> _ИСХОДНЫЙ ТЕКСТ_:
Возможно, антропогенез смеха и комизма связан с состояниями экстатической истерии архаического человека и древнейшими сублимациями ужаса как позитивной кальки испуга — ср. «нервный смех»; реакция на внезапный «казус». Архаический гротеск (палеолитические «Венеры», жутковатые монстры-тотемы, славянское «Идолище») не только структурно, но и «идеологически» изоморфны авторскому гротескному образу. «Капричос» (1797-1798) Гойи в той же мере сохраняет магию заклятия злой стихии, в какой «Нос» (1836) Гоголя простодушно раскрыт в своих фаллических коннотациях, хотя идея повести совсем иная: ничтожен мир, в котором часть меня самого больше моего «я». Объективно-страшное выводится здесь за рамки реального в область условно-зрелищного.

Комическое инсценирует жизнь по ту сторону здравого смысла, вовлекает ее в игру по альтернации внутренних содержаний, размягчению и распылению догматически отвердевшей угрюмой серьезности. Комика есть эстетическая игра в перевертыши ценностных иерархий и легализация обратимой логики вывернутого наизнанку мира. Праздничный смех на площади имитирует ритмику вечного календарного возврата в рай всеобщего благоденствия, разыгрывает мечту «о жизни преизбыточествующей», — по названию книги Н.С. Арсеньева (Брюссель, 1966). Смеху довольных жизнью людей в картине живописной крестьянской утопии Е. Честнякова «Город всеобщего благоденствия» отвечает утопия литературная (напр., А. Чаянова, автор которой в интерьер обитания героя автор благоразумно поместил вещь классика гротеска — П. Брейгеля Старшего («Мужицкого»)).

> _ПРЕДСТАВЛЕННЫЕ ДАННЫЕ_:
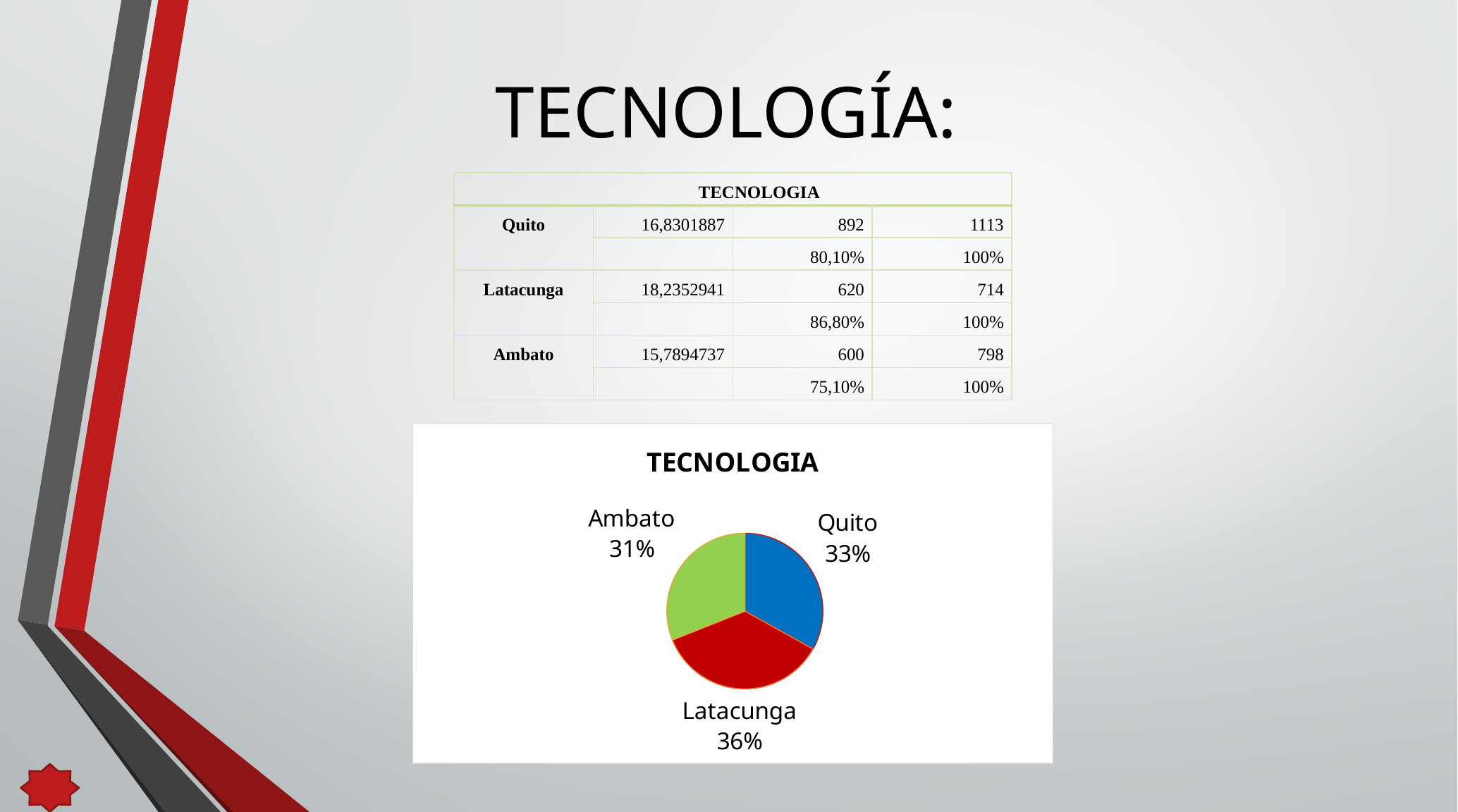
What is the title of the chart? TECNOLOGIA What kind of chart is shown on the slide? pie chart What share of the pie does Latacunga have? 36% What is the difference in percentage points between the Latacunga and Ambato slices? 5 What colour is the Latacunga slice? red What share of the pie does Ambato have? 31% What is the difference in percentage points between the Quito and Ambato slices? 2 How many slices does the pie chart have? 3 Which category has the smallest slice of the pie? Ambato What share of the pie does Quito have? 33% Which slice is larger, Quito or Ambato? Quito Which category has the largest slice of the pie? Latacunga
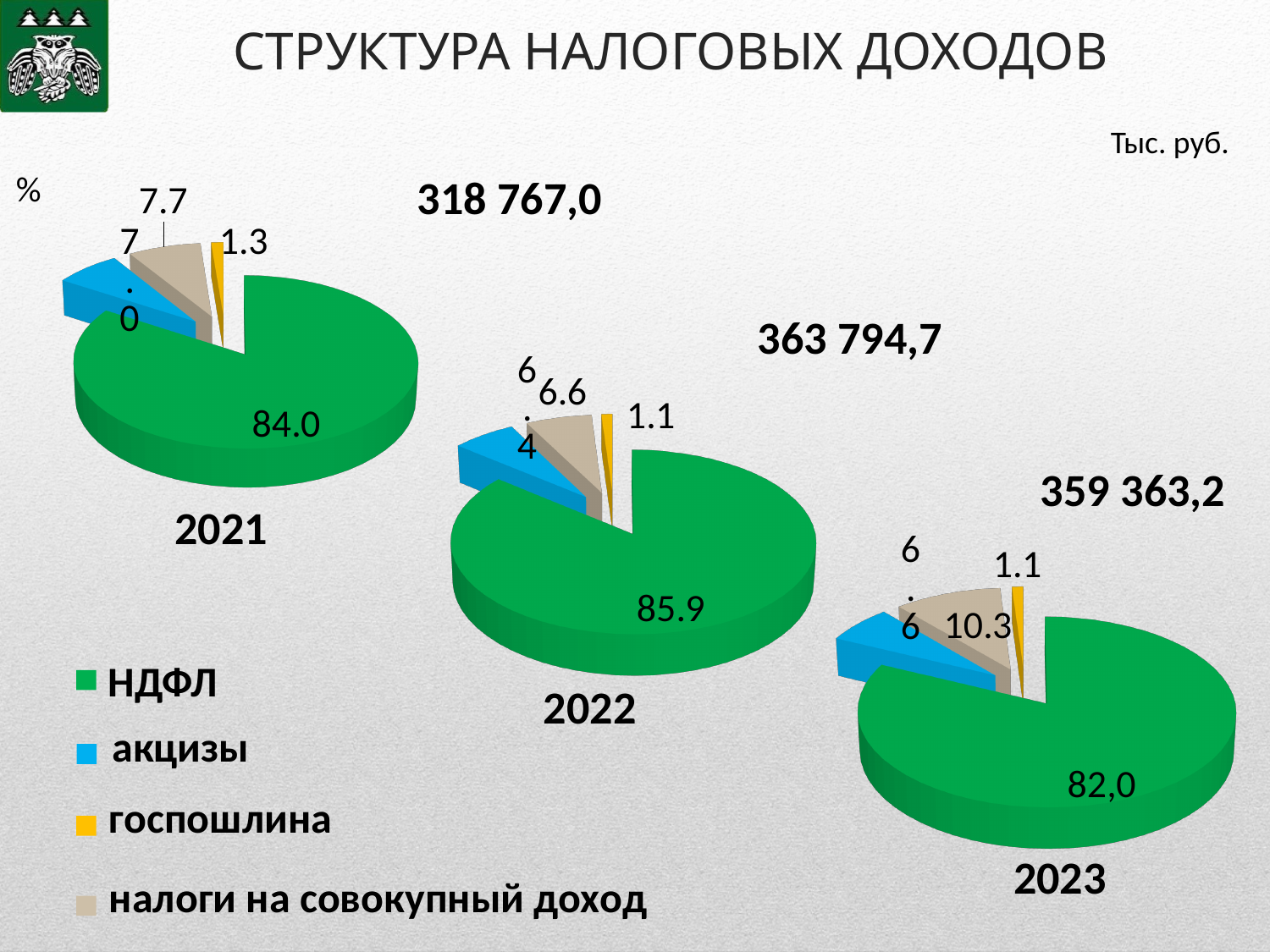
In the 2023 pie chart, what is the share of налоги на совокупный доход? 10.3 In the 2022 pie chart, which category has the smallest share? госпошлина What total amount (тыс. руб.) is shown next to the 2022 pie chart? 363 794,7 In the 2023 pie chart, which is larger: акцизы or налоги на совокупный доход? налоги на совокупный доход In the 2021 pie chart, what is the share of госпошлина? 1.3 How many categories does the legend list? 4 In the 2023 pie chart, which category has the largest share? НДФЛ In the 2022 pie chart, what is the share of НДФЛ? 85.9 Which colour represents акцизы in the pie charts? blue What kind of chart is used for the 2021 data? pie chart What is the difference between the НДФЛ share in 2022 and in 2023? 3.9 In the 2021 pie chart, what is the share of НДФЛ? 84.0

> _ЧТО ТРЕБУЕТСЯ_:
Где и в каком году, согласно тексту о природе комического, вышла книга Н.С. Арсеньева?

> _ОТВЕТ К ЗАДАНИЮ_:
В Брюсселе в 1966 году.